DATA MINING
Data mining is the process of extracting hidden patterns from data. As more data is gathered, with the amount of data doubling every three years, data mining is becoming an increasingly important tool to transform this data into information. It is commonly used in a wide range of profiling practices, such as marketing, surveillance, fraud detection and scientific discovery.

While data mining can be used
to uncover patterns in data samples, it is important to be aware that the use of
non-representative samples of data may produce results that are not indicative
of the domain. Similarly, data mining will not find patterns that may be present
in the domain, if those patterns are not present in the sample being "mined".

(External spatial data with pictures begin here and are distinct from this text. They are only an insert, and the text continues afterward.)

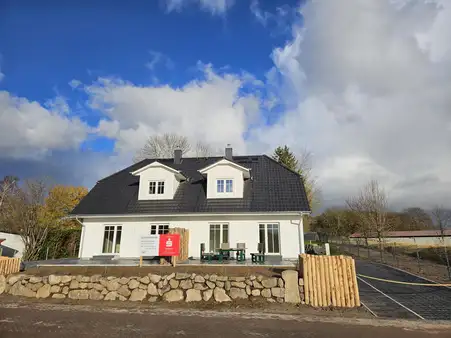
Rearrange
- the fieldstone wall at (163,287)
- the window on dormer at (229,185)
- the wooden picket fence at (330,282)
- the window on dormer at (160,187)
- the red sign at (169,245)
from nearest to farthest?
the wooden picket fence at (330,282) < the fieldstone wall at (163,287) < the red sign at (169,245) < the window on dormer at (229,185) < the window on dormer at (160,187)


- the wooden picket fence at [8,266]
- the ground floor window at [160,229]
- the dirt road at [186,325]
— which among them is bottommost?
the dirt road at [186,325]

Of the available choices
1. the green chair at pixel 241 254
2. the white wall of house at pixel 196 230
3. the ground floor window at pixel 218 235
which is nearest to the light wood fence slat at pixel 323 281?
the green chair at pixel 241 254

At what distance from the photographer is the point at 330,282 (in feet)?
29.4

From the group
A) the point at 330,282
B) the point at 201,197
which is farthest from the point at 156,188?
the point at 330,282

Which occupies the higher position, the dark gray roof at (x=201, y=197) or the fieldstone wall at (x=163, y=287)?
the dark gray roof at (x=201, y=197)

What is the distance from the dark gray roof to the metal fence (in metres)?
7.96

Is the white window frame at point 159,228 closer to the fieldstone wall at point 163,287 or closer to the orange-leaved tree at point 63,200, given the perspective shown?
the fieldstone wall at point 163,287

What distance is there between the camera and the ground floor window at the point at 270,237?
1530 centimetres

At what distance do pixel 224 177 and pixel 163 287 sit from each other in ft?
29.0

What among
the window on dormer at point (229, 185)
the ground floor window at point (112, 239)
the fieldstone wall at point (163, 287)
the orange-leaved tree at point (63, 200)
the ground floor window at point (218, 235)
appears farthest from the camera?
the orange-leaved tree at point (63, 200)

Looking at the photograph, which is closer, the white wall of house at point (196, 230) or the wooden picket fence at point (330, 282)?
the wooden picket fence at point (330, 282)

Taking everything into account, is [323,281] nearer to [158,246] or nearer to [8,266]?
[158,246]

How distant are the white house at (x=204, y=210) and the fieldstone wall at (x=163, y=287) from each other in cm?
584

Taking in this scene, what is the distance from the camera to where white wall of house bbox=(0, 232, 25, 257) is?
67.7 feet
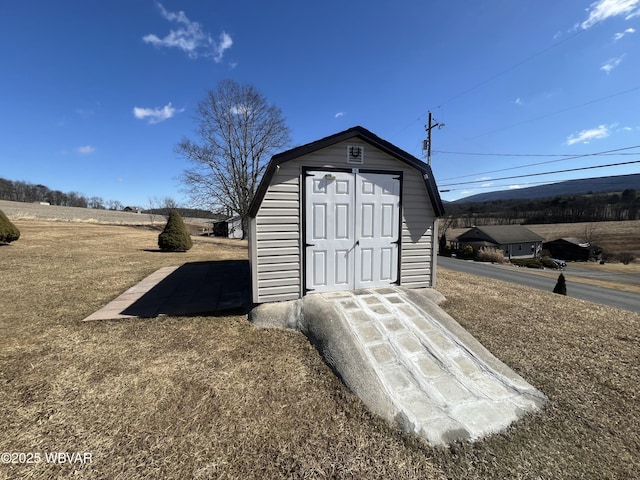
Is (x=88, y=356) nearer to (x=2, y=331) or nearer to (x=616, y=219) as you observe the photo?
(x=2, y=331)

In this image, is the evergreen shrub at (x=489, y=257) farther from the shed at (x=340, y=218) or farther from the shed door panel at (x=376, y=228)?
the shed door panel at (x=376, y=228)

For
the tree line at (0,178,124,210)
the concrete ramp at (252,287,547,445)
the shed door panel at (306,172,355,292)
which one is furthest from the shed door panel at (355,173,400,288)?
the tree line at (0,178,124,210)

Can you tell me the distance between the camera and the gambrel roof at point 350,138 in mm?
4824

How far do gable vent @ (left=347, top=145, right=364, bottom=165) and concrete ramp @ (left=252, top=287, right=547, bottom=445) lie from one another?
2.71m

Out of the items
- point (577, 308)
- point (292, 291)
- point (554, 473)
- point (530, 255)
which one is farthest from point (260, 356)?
point (530, 255)

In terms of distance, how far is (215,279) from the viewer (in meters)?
8.18

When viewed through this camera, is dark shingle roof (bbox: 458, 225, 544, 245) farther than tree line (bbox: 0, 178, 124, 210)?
No

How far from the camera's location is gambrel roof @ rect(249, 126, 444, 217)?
4.82m

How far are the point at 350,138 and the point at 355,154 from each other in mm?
319

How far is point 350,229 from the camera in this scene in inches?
210

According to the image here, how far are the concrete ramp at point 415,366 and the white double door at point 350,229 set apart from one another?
0.54 metres

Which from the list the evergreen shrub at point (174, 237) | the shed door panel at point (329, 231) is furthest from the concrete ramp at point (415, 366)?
the evergreen shrub at point (174, 237)

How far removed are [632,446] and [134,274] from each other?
11.0m

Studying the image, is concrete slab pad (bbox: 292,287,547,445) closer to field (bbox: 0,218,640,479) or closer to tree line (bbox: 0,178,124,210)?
field (bbox: 0,218,640,479)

There is a tendency for insufficiently knowledgeable "consumers" of the results
to attribute "magical abilities" to data mining, treating the technique as a
sort of all-seeing crystal ball. Like any other tool, it only functions in
conjunction with the appropriate raw material: in this case, indicative and
representative data that the user must first collect. Further, the discovery of
a particular pattern in a particular set of data does not necessarily mean that
pattern is representative of the whole population from which that data was
drawn. Hence, an important part of the process is the verification and
validation of patterns on other samples of data.
The term data mining has also
been used in a related but negative sense, to mean the deliberate searching for
apparent but not necessarily representative patterns in large amounts of data.
To avoid confusion with the other sense, the terms
data dredging and
data snooping are often used.
Note, however, that dredging and snooping can be (and sometimes are) used as
exploratory tools when developing and clarifying hypotheses.